A solution to this problem is to retrieve only those correlated movies that have at least more than 50 ratings. To do so, will add the rating_counts
column from the rating_mean_count
dataframe to our corr_forrest_gump
dataframe. Execute the following script to do so:
corr_forrest_gump = corr_forrest_gump.join(ratings_mean_count['rating_counts'])
corr_forrest_gump.head()
The output looks likes this:
title | Correlation | rating_counts |
---|---|---|
$9.99 (2008) | 1.000000 | 3 |
'burbs, The (1989) | 0.044946 | 19 |
(500) Days of Summer (2009) | 0.624458 | 45 |
*batteries not included (1987) | 0.603023 | 7 |
...And Justice for All (1979) | 0.173422 | 13 |
You can see that the movie "$9.99", which has the highest correlation has only three ratings. This means that only three users gave the same ratings to "Forrest Gump (1994)", "$9.99". However, we can deduce that a movie cannot be declared similar to the another movie based on just 3 ratings. This is why we added "rating_counts" column. Let's now filter movies correlated to "Forrest Gump (1994)", that have more than 50 ratings. The following code will do that:
corr_forrest_gump[corr_forrest_gump ['rating_counts']>50].sort_values('Correlation', ascending=False).head()
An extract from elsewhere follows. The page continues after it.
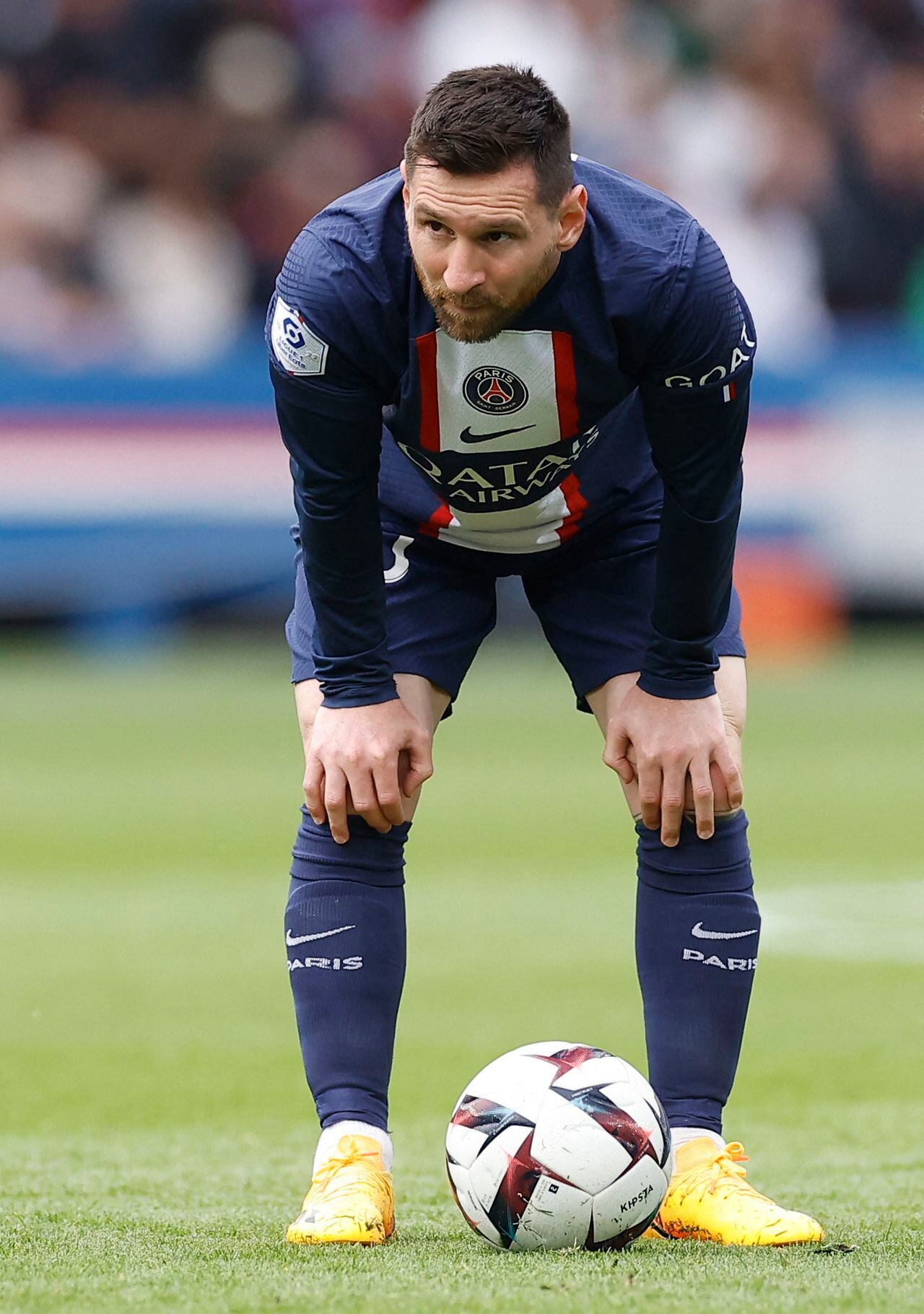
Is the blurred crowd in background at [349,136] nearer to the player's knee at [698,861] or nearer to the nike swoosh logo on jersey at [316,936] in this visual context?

The output of the script, looks likes this:
title | Correlation | rating_counts |
---|---|---|
Forrest Gump (1994) | 1.000000 | 341 |
My Big Fat Greek Wedding (2002) | 0.626240 | 51 |
Beautiful Mind, A (2001) | 0.575922 | 114 |
Few Good Men, A (1992) | 0.555206 | 76 |
Million Dollar Baby (2004) | 0.545638 | 65 |
Now you can see from the output the movies that are highly correlated with "Forrest Gump (1994)". The movies in the list are some of the most famous Hollywood movies, and since "Forrest Gump (1994)" is also a very famous movie, there is a high chance that these movies are correlated.
Conclusion
In this article, we studied what a recommender system is and how we can create it in Python using only the Pandas library. It is important to mention that the recommender system we created is very simple. Real-life recommender systems use very complex algorithms and will be discussed in a later article.
If you want to learn more about recommender systems, I suggest checking out the books Practical Recommender Systems and Recommender Systems: The Textbook. They go much more in-depth into this topic and cover more complex and accurate methods than we did in this article.